In this study, we propose the assumption of Neglog to exploit and augment the available experimental negative data from Negatome [31
] for genome-scale reconstruction of human protein–protein interaction networks. The assumption is based on structural conservation between a protein and its ortholog/paralog protein. Two proteins that do not interact are potentially mismatched spatiotemporally, which also probably take place between orthologs/paralogs. Because of the limited coverage of genes in Negatome, it is hard to validate the assumption via Negatome and we resort to protein structure alignment for analyses. Protein structure alignments show that the orthologs/paralogs of two interacting proteins are more structurally mismatched than a randomly sampled protein pair. As compared with random sampling, the Neglog method is easily interpretable and more credible. As compared with orthologs, paralogs develop new functions and have their structures varied, so that the paralogs of two proteins that do not interact still could develop a chance to interact. This noise could be to some extent counteracted by L2
-regualrized logistic regression model.
As the Negatome database only covers a very small number of genes/proteins, the Neglog set derived from this seed still covers very limited genes. As a result, the negative data solely from Neglogs run a high risk of training a biased model. To our knowledge, there are no other sources that manually curate a large number of human genes that do not interact. To enlarge the negative class space and reduce bias, the Neglog method also uses random sampling to sample a certain ratio of negative data. As the ratio of randomly sampled negative data is very low (equal to 0.3), the risk of introducing false negative data is much reduced. Reducing positive training data to the size of negative data in Negatome to train an ensemble of individual classifiers may be another alternative solution. This solution could reduce the bias of each individual classifier. However, as all the individual classifiers are trained on the same negative data, the diversities of individual classifiers are very limited. As a result, the final ensemble classifier trained in the small space of negative data is still potentially highly biased.
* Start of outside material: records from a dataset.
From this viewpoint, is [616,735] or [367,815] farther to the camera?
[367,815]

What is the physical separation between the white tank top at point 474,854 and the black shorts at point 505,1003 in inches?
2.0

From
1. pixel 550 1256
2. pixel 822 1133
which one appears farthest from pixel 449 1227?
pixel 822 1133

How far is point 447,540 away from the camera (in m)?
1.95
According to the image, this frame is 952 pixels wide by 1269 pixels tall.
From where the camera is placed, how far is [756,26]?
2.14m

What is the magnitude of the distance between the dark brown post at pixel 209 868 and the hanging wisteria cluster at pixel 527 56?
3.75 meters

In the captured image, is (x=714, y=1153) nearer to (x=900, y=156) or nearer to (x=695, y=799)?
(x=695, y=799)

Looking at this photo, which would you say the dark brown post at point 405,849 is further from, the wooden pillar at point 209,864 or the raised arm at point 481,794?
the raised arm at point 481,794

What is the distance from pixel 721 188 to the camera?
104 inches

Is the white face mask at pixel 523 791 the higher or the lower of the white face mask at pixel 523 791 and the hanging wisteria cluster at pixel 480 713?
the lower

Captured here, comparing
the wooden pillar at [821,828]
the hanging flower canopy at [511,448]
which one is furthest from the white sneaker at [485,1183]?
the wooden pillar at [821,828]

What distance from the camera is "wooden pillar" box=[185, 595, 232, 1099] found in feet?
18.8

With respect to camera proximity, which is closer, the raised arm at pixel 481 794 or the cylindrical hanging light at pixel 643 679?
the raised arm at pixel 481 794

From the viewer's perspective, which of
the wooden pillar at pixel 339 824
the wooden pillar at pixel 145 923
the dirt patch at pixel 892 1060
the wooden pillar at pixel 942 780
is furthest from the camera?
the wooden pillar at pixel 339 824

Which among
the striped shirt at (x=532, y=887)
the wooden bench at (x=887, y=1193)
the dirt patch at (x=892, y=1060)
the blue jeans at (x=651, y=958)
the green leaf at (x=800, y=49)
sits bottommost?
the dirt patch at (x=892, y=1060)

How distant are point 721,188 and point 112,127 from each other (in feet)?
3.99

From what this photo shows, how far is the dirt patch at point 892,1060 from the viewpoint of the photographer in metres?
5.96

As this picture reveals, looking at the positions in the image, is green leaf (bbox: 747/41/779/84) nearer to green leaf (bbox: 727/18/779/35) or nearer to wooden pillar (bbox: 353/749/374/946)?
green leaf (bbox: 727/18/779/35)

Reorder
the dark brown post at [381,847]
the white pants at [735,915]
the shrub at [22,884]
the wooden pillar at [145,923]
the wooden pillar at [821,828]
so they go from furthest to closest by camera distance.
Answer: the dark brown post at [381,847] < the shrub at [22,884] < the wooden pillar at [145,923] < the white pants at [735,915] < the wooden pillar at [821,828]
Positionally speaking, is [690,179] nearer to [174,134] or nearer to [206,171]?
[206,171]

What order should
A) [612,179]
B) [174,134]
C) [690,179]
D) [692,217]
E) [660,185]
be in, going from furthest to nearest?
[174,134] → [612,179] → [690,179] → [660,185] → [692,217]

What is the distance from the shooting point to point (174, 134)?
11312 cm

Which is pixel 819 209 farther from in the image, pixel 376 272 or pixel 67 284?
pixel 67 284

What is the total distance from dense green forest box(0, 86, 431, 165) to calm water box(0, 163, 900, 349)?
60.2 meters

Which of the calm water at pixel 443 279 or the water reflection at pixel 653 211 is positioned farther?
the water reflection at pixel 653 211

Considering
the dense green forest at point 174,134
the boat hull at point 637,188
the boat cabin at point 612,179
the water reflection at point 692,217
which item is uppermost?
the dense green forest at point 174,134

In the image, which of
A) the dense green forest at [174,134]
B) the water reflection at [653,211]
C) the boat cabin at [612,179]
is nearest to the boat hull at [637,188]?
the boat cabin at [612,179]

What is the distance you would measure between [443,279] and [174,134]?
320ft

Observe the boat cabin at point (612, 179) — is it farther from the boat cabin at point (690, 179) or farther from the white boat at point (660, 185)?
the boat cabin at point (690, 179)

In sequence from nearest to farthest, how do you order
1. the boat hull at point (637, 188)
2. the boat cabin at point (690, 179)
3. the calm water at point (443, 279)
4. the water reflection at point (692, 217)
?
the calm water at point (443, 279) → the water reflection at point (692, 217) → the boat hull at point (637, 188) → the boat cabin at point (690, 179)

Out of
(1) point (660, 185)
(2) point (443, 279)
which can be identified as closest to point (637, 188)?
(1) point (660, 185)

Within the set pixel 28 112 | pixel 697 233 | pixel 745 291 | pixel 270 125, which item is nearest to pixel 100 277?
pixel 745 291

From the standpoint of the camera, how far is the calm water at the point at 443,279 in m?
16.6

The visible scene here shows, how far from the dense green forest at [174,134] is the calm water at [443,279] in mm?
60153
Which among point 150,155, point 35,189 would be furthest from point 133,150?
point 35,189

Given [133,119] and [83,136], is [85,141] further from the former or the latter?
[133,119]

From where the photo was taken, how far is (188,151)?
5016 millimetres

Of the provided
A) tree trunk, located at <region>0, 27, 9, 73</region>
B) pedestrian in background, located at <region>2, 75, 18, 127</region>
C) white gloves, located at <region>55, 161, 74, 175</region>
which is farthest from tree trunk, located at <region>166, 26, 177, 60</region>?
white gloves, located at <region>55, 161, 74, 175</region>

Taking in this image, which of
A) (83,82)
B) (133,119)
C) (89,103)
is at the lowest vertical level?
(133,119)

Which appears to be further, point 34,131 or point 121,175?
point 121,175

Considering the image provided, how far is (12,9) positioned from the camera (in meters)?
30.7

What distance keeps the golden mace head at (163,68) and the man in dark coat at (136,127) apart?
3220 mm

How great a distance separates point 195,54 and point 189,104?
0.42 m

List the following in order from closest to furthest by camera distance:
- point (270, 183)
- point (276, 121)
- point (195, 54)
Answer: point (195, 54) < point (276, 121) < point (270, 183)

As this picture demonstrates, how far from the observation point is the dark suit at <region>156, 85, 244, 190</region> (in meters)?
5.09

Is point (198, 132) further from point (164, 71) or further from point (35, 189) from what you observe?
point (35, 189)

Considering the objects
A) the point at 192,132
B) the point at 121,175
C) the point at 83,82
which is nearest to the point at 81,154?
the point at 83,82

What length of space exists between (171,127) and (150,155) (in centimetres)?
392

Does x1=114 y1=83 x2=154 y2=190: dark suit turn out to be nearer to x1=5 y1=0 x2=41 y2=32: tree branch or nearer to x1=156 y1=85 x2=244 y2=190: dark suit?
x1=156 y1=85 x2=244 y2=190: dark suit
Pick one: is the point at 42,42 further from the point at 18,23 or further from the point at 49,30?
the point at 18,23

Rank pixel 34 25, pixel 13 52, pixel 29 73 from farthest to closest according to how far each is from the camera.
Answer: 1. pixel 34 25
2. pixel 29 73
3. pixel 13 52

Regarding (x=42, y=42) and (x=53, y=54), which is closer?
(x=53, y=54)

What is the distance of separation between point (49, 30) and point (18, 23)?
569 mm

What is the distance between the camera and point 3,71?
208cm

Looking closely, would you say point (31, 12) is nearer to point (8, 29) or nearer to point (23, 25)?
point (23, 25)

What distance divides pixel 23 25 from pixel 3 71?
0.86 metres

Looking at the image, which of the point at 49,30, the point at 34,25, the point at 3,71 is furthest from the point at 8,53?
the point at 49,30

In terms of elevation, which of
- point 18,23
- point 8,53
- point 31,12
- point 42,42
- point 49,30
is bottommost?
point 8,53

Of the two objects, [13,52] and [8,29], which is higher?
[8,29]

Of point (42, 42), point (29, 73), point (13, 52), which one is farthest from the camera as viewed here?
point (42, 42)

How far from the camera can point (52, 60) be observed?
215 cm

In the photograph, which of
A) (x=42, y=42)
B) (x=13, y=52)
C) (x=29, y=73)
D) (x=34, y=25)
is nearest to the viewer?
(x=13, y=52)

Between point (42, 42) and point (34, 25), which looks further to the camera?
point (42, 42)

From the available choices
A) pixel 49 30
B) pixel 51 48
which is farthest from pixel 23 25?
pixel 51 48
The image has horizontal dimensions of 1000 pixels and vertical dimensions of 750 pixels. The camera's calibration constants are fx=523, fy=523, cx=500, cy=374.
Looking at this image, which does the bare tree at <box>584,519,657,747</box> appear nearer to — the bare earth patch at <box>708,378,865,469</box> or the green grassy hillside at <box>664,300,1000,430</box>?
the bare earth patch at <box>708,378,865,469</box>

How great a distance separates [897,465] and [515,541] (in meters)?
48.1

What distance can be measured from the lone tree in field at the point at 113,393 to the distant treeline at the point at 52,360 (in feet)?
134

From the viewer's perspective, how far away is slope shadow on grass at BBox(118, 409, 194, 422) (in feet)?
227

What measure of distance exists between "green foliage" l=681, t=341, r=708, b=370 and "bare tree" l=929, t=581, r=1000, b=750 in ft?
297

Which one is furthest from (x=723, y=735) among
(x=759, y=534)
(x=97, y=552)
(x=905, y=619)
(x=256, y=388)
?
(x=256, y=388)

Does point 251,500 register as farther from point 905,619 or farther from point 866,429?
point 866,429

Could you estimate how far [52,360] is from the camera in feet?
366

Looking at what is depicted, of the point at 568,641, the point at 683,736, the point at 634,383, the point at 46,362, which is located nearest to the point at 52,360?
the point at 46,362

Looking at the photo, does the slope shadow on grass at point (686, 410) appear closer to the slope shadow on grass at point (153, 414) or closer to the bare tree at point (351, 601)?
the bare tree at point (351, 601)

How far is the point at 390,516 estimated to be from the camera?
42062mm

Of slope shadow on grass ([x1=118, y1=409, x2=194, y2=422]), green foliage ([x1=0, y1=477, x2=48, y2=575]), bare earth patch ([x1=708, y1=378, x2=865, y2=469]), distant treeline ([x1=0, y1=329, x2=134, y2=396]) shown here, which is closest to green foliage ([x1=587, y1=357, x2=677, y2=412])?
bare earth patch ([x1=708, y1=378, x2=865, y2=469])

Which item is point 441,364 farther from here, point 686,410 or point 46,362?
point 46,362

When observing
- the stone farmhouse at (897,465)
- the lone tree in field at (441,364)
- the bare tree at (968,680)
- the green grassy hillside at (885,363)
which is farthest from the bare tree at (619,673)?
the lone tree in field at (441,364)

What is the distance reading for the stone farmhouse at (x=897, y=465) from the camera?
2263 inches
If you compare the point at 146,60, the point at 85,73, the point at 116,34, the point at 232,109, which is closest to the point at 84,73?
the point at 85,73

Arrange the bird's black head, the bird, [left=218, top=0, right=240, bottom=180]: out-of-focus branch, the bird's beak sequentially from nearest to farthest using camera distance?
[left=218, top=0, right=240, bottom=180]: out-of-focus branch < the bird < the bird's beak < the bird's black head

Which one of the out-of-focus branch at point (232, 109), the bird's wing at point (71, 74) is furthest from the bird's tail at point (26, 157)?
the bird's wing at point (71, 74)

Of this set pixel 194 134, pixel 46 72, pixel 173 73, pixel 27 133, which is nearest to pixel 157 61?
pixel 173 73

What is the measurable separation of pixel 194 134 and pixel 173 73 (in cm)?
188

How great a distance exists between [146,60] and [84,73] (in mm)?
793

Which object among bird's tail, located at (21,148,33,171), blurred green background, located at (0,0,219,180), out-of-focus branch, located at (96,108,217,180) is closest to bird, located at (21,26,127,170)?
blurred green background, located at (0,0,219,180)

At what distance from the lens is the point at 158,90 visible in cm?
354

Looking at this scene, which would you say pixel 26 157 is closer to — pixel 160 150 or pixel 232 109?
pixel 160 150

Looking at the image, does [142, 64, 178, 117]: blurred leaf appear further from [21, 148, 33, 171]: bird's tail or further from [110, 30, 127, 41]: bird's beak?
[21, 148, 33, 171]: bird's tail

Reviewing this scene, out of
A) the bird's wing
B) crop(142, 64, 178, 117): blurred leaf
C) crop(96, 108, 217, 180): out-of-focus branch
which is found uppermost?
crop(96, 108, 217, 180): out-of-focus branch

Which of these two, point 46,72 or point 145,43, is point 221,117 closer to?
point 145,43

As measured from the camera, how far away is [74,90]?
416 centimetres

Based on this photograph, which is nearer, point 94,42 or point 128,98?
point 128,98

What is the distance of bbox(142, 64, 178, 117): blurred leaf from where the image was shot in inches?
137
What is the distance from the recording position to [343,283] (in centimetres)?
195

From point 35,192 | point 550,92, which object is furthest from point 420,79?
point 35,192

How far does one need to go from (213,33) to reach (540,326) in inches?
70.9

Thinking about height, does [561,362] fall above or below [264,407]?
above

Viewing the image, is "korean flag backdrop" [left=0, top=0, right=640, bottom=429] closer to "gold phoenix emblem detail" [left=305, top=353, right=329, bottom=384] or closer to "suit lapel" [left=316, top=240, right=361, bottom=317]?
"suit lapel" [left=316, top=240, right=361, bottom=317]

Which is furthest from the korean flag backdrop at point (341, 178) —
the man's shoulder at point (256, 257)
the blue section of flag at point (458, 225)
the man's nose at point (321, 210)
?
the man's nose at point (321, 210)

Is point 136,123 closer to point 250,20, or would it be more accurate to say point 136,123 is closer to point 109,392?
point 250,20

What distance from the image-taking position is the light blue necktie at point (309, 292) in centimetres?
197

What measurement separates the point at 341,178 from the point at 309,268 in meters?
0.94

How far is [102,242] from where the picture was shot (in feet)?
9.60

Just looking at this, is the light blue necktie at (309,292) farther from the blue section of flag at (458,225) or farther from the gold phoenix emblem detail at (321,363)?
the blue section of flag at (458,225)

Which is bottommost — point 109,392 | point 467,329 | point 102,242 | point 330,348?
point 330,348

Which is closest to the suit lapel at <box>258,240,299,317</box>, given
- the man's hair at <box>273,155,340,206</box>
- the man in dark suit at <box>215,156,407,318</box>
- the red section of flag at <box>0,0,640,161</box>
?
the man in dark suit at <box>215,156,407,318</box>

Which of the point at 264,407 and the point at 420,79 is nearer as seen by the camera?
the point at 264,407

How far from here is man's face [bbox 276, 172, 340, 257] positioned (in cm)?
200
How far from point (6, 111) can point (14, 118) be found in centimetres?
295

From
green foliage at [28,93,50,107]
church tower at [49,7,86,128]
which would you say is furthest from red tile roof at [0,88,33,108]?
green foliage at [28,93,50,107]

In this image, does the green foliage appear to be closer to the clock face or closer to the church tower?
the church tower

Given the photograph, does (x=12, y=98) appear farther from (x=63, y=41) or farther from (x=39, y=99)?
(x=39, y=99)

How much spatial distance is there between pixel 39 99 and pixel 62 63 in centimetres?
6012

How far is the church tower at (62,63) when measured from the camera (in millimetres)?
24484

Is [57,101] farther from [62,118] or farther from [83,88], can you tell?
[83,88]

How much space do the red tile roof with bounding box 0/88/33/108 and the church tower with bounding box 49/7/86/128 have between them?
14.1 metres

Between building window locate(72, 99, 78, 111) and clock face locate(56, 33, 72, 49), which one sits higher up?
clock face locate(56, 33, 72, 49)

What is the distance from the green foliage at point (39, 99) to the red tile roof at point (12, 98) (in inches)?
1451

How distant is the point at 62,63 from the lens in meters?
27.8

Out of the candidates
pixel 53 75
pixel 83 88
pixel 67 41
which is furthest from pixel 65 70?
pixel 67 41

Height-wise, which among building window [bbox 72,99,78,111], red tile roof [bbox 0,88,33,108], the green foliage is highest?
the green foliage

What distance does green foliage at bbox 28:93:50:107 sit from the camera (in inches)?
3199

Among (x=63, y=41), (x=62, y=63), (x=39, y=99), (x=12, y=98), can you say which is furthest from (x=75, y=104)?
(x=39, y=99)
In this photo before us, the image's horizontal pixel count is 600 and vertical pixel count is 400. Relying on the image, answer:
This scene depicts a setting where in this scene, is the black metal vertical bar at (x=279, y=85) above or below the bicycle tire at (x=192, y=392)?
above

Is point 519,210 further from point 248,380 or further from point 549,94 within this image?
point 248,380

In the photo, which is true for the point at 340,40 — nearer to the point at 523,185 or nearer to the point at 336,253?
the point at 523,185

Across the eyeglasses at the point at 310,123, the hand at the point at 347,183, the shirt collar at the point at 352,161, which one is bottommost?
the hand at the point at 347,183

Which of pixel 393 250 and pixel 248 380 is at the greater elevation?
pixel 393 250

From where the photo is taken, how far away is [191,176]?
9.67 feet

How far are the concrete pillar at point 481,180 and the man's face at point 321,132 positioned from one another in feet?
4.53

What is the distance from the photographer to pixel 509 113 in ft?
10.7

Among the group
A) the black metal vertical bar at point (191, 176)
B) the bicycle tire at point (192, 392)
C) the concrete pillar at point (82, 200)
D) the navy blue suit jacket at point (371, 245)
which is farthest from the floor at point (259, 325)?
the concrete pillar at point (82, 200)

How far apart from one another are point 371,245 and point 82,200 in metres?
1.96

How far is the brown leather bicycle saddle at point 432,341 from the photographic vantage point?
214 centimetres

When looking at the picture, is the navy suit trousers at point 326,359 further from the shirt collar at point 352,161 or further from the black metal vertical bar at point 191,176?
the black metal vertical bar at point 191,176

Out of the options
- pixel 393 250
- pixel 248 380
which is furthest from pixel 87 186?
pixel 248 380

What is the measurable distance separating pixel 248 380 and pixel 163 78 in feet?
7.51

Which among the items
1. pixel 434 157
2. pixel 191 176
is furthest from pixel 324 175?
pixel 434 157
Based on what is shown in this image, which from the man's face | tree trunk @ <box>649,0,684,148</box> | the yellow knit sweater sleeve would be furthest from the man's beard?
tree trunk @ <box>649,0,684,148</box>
Cross validation and independent test show that the Neglog method achieves much better and less biased performance than random sampling. In addition, the Neglog methods outperforms existing methods in terms of ROC-AUC scores. Computational results show that ROC-AUC score is not sufficient to estimate the potential model bias and independent test especially on the negative class is indispensable for model evaluation. Lastly, we use the trained model to validate the PPIs from STRING [7
], in which most PPIs are not experimentally or computationally validated. GO enrichment analyses of the predicted partners of protein YBX2 to some extent validates the rationality of predictions.